The Impact of 5G on IoT

5g Mobile Phone

By: Surinder Dhar – Director of Business Development of Mobile Solutions at Valid

As the buzz of the 5G network rollout by Mobile Networks Operators (MNOs) around the world is getting louder and louder, the industry is warming up to the new IoT use cases.

5G cellular technology, introduced with Release 15, has enabled a variety of services and is based on New Radio (NR) air interface, new radio network architecture called Next-Generation Radio Access Network (NG-RAN), new core network architecture called Next-Generation Core (NGC) or 5G Core (5GC), Service Based Architecture (SBA), Network Slicing, and Edge Computing. 5G Release 16, which is expected to release sometime in 2020, will bring additional capabilities like NR-Unlicensed (NR-U), Integrated Access and Backhaul (IAB), enhanced Vehicle-to-Everything (eV2X), URLLC and Industrial IoT (IIoT) enhancements, and Service Enabler Architecture Layer (SEAL) for industry verticals.

5G will enable:

  • Use of Private 5G network
  • Use of licensed, shared, and unlicensed spectrum
  • Deployment of Time-Sensitive Networking (TSN)
  • Ultra-Reliable Low-Latency Communication (uRLLC)
  • Precision Positioning

All of which will open up new possibilities for IoT use cases.

Private 5G network: Enterprises will now have the option to connect to either a public 5G network or a private 5G network. They can build their own infrastructure and outsource the operational support to an MNO or maintain their own 5G network using their own spectrum. The use of a unique network ID will allow a virtually seamless fallback to public networks.

Licensed, shared, and unlicensed spectrum: The deployment of private 5G networks is possible by sharing and using a licensed and/or unlicensed spectrum. In the licensed spectrum, MNOs have various spectrum options that they could possibly deploy in a specific area. They may use an unlicensed spectrum with asynchronous sharing using NR-U either in standalone or non-standalone modes of operation in the 5 GHz and 6 GHz bands. There is the possibility to also use a dedicated regional spectrum such as the use of 3.7GHz in Germany for IIoT. In the United States, the US Federal Communications Commission has set up a three-tiered spectrum-sharing framework in 3.5 GHz for Citizens Broadband Radio Service band [CBRS]. The efficient use of the RF spectrum, which is a finite resource, now gives enterprises the flexibility and opportunity to reduce the cost of ownership.
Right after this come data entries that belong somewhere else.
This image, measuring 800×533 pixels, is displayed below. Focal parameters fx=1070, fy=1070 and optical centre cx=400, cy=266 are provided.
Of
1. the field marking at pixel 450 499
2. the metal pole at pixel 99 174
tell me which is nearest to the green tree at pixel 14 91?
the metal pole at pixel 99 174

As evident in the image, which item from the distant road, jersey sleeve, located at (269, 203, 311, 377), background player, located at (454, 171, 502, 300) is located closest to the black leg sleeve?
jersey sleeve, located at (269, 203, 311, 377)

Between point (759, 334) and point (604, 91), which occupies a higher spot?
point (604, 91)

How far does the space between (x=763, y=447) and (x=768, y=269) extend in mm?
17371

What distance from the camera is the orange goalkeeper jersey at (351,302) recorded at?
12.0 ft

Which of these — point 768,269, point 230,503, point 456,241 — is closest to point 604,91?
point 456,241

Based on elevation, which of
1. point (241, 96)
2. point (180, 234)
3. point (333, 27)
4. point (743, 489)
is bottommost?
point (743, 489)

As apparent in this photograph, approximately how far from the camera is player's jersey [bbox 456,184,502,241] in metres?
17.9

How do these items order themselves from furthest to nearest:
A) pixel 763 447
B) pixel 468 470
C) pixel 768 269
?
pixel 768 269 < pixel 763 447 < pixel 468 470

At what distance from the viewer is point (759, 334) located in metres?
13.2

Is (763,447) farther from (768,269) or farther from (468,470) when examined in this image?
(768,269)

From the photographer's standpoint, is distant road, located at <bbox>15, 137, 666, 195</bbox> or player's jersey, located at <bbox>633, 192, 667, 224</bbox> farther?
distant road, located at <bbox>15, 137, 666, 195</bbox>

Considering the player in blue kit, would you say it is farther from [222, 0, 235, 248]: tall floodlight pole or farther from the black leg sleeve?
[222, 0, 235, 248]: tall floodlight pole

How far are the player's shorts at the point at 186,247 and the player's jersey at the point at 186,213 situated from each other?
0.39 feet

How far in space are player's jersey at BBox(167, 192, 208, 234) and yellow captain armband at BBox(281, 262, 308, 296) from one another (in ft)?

Time-Sensitive Networking (TSN): TSN permits the deployment of fixed Ethernet and 5G networks to coexist and converge. TSN will allow 5G networks to be used for applications that are currently usually only carried over an Ethernet wireline network. Use of Deterministic networking will result in lower end-to-end latency, time synchronization, contracts between transmitters and the network, and coexistence with best-effort services.

Ultra-Reliable Low-Latency Communication (uRLLC): With uRLLC, 5G can connect controllers, switches, sensors, and actuators at latency and reliability levels equivalent to those of a wired connection. With 5G, we will have 1 millisecond latency on the radio interface and end-to-end latency from 5 to 10ms based on the application and use case. Latency on a private 5G network can be even lower than on public networks. If the core of the private 5G network is on-premise, everything can be processed locally, whereas offsite processing would entail an additional lag—of perhaps a few milliseconds if done through a telecom edge approach, and tens of milliseconds if through a more remote data center—as the data travels to the external site and back. This extremely low latency will unlock new use cases for process automation and remotely controlled devices.

Precision Positioning: 5G capabilities will support location accuracy within 10 centimeters making it possible to support activities such as precise indoor navigation and positioning. Some of the verticals for positioning use cases are E-911, 3D positioning for traffic monitoring, management, and control for smoother traffic flows to reduce commute times, virtual reality (AR) goggles and head-up displays (HUDs) that can make use of accurate positioning to superimpose contextual information on the real-world view of the user to facilitate navigation, video recording, and identification of targets. UAVs or drones can significantly benefit from precision positioning for automatic landing as well as personal or professional missions. Factory floors will see a mixed-use of fixed and mobile equipment aimed at providing optimal flexibility.

5G is significantly shaping the world around us with low latency, high capacity, and reliable connectivity; be prepared for a wild ride!